Moneycontrol News | UNSC presidency a chance for India to highlight its 5-S approach

Jul 30,2021

On August 1, India will assume presidency of the United Nations Security Council. The last time India was at the head of the most photographed table in the world — the horse-shoe table seating all 15 members of the UNSC — was in November 2012.

Hardeep Singh Puri was fortuitously twice President of the UNSC as India’s Permanent Representative to the UN, when the country became a member of the most powerful organ of the world body after a gap of almost two decades. The UNSC presidency is a matter of alphabets: depending on the alphabetical order of the member states’ names in English, a non-permanent member like India may move to top of the world’s most influential head table more than once during its elected two-year term.

Membership of the UNSC changes annually: five new members are elected every June and five countries leave the council on the last day of each year.

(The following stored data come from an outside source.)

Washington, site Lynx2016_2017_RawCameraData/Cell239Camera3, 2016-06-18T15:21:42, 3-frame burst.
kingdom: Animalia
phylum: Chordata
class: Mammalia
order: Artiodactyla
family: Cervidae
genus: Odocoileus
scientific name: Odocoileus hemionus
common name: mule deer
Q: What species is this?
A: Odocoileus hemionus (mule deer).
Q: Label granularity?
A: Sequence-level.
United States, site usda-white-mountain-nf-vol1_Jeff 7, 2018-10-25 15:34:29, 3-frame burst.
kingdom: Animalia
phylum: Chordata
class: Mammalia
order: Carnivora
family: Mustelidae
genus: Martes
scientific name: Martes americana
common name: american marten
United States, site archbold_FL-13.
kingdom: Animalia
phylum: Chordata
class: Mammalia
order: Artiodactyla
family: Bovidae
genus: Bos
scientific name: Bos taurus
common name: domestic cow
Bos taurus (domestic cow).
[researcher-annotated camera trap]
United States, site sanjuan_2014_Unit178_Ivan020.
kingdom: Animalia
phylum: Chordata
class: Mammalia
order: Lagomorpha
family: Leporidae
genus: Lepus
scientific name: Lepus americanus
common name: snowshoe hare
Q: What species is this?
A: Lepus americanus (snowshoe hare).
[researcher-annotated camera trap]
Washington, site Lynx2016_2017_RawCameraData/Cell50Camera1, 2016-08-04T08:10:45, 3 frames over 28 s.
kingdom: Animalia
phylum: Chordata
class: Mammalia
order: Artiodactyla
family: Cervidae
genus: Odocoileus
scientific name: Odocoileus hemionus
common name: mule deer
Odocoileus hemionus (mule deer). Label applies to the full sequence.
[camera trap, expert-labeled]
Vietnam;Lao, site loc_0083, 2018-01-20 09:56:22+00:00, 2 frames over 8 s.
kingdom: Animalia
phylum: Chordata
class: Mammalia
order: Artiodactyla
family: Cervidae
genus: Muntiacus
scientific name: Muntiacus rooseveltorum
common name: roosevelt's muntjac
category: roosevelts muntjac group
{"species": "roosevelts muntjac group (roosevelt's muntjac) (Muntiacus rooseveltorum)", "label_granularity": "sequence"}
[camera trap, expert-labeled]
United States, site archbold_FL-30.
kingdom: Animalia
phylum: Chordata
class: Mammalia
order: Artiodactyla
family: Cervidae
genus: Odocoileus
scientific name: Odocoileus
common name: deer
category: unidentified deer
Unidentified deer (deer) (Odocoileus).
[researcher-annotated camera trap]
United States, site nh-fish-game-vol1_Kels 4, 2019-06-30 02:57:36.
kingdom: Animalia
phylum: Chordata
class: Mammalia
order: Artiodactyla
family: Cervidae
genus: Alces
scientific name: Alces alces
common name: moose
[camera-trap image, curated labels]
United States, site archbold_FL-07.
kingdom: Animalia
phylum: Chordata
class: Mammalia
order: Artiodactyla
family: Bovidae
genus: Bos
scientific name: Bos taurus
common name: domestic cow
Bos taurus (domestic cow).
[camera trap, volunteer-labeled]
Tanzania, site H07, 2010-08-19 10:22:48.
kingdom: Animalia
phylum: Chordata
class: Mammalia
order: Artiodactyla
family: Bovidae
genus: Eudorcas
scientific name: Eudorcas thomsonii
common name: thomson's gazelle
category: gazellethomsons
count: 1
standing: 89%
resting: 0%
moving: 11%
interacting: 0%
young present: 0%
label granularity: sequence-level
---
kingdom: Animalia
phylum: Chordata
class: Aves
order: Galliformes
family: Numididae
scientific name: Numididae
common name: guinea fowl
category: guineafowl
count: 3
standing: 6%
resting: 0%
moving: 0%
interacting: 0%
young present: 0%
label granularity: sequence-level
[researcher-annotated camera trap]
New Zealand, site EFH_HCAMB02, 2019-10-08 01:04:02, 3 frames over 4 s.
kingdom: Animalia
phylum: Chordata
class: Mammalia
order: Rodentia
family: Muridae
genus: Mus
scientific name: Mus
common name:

The presidency rotates each month in alphabetical sequence no matter whether a member country is big or small, whether it has veto power or a permanent seat.

Like the one-country-one-vote equaliser in the UN General Assembly, the UNSC presidency is a symbol of equitable distribution of diplomatic strength in the world. It is emblematic of the fairness which India has been fighting for within the UN to be extended to every organ of the world body, including permanent membership of the council.

Providentially for TS Tirumurti, the current Permanent Representative to the UN, all four countries which were elected to the council along with New Delhi last summer, have names which come after India in the English alphabet. When Tirumurti shepherded India into the UNSC in a spectacular General Assembly victory with 184 votes out of 192 that were cast, the other victors were Ireland, Kenya, Mexico and Norway. So, India will get one more chance to preside over the UNSC in December 2022, the final month of its current term.

That is also fortuitous for India. In the history of the UN, not many countries have had the luck to preside over the UNSC in the final month of its tenure. It allows a state to leave the horse-shoe table in flying colours as it were, showing its best in multilateral diplomacy. But then, national destinies are often made and unmade at the UN by chance. In 1953, India’s Vijaya Lakshmi Pandit was elected President of the UNGA.

Not even half of the UN’s current member countries have had the chance to occupy the presidency of the General Assembly. Pandit broke a formidable glass ceiling then. New Delhi has not had another opportunity since then to occupy that post although other countries have managed to become UNGA presidents more than once.

India has a new Panchsheel that will guide its UNSC presidency next month. Prime Minister Narendra Modi has appropriately summed it up as ‘India’s 5-S approach.’ The new Panchsheel is made up of samman (respect), samvaad (dialogue), sahyog (cooperation), shanti (peace) and samriddhi (prosperity). The seven-month record of India’s ongoing membership of the UNSC gives confidence that its 5-S approach will not go the way of the original Panchsheel signed between Jawaharlal Nehru and China’s first Prime Minister Zhou Enlai in 1954.

From the Ministry of External Affairs (MEA) headquarters in the national capital’s South Block, there has already been intense ‘samvaad’ with current and incoming UNSC member countries since India occupied the horse-shoe table. The MEA has had UNSC-focused consultations with counterpart foreign ministries of all such countries.

Where COVID-19 protocols permitted, senior MEA officials have travelled to foreign capitals for such structured dialogues. External Affairs Minister S Jaishankar paid a visit last month to Kenya, whose seat at the horse-shoe table is co-terminus with India’s. Another case in point is Ghana, which will enter the council on January 1. Rahul Chhabra, an MEA Secretary, travelled to Accra this month for detailed talks.

Most significantly, the first such focused consultations were in February with China, a veto-wielding permanent member. Those comprehensive consultations, on a virtual platform, were held when the two countries were still locked in a diplomatic and military stand-off in Ladakh, and relations were deteriorating all-round on other fronts. The Sino-Indian sahyog at the UN under such circumstances showed that samvaad with China on multilateral issues has been insulated from bilateral disputes.

It gives confidence that Modi’s 5-S approach at the UN is working. It is proof that India is a responsible power, which deserves a permanent seat at the horse-shoe table, of which there is better hope, now that a friendly country, the Maldives, will become president of the UNGA in September for one year. The presidency of the UNGA is critical in advancing UNSC reform. The sheet anchors of the new Panchsheel are multilateralism, rule of law and a fair and equitable international system.

If such an approach bears fruit between now and the dawn of 2023, India would have left a legacy by the time its current UNSC membership ends with its final presidency on December 31, 2022.